Exercise objective
Return each line of the listing that follows in which the string "United" can be found.

Records to use
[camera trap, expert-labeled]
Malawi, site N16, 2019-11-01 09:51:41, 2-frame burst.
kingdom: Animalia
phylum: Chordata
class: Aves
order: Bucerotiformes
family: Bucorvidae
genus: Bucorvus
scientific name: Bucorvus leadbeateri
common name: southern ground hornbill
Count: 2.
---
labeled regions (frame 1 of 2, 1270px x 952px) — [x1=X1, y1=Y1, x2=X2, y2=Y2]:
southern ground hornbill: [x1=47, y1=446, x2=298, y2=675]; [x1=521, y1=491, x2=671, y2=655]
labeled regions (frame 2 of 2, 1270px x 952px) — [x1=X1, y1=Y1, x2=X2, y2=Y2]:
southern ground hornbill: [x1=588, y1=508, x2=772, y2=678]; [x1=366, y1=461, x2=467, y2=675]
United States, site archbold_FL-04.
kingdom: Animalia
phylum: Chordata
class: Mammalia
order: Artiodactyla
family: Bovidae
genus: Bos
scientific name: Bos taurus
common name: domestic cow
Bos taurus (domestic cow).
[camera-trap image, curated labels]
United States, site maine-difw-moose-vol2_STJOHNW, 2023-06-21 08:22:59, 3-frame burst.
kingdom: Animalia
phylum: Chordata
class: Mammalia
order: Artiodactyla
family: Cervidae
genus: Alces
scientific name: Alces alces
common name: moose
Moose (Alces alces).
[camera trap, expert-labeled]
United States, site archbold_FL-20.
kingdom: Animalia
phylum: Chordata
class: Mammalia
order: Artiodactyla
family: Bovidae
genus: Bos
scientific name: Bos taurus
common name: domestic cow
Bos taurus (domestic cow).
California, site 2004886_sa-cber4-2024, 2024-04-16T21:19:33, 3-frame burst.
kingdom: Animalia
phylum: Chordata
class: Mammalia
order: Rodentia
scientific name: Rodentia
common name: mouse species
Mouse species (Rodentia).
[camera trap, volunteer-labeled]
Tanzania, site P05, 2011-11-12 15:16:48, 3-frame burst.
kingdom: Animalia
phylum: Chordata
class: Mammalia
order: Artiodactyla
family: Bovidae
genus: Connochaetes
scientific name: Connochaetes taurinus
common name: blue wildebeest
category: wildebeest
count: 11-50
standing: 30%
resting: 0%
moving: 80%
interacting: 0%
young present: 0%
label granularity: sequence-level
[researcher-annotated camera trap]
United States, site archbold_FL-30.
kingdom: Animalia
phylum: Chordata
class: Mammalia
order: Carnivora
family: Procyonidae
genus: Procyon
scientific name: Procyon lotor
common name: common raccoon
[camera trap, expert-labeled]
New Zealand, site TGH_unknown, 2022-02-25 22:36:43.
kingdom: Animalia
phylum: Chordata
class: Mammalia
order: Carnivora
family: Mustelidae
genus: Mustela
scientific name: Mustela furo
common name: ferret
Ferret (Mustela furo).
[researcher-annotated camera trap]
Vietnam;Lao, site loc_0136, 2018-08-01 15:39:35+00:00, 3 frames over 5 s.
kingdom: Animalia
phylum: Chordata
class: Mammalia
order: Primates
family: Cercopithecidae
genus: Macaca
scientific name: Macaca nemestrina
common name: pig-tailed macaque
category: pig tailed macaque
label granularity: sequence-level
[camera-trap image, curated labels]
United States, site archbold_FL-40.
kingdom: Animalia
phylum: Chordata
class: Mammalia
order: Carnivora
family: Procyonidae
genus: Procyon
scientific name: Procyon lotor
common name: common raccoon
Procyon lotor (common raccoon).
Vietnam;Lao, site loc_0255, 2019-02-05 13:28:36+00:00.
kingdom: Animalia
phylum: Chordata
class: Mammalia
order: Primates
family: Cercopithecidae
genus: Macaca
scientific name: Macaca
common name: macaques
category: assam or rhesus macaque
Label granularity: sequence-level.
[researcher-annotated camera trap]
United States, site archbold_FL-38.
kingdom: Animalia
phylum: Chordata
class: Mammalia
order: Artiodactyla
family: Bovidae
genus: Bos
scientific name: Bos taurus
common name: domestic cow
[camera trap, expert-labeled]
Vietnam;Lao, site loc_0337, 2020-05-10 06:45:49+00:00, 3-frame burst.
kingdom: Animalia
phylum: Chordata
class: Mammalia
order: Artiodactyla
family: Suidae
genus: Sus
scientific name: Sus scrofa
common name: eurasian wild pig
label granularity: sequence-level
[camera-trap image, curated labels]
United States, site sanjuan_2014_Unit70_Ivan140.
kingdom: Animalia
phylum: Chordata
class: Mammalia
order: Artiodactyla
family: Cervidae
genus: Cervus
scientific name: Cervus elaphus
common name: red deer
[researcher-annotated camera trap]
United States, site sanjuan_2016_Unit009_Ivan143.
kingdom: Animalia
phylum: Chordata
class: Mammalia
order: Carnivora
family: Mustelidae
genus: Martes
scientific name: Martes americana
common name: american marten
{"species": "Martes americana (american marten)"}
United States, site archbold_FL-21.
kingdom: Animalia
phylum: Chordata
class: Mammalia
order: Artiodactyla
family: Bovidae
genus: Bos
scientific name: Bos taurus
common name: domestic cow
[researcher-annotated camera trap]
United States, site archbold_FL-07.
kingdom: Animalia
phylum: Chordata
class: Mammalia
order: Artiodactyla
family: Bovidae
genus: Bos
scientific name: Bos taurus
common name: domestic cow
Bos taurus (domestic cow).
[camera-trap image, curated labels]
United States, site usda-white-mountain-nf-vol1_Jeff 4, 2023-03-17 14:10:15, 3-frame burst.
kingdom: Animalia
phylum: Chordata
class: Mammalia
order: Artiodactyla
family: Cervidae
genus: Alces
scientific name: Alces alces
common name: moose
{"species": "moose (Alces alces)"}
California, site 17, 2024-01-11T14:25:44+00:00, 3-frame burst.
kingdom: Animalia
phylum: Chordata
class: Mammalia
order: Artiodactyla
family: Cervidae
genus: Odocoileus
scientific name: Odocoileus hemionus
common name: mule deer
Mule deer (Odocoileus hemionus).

Task output
United States, site archbold_FL-04.
United States, site maine-difw-moose-vol2_STJOHNW, 2023-06-21 08:22:59, 3-frame burst.
United States, site archbold_FL-20.
United States, site archbold_FL-30.
United States, site archbold_FL-40.
United States, site archbold_FL-38.
United States, site sanjuan_2014_Unit70_Ivan140.
United States, site sanjuan_2016_Unit009_Ivan143.
United States, site archbold_FL-21.
United States, site archbold_FL-07.
United States, site usda-white-mountain-nf-vol1_Jeff 4, 2023-03-17 14:10:15, 3-frame burst.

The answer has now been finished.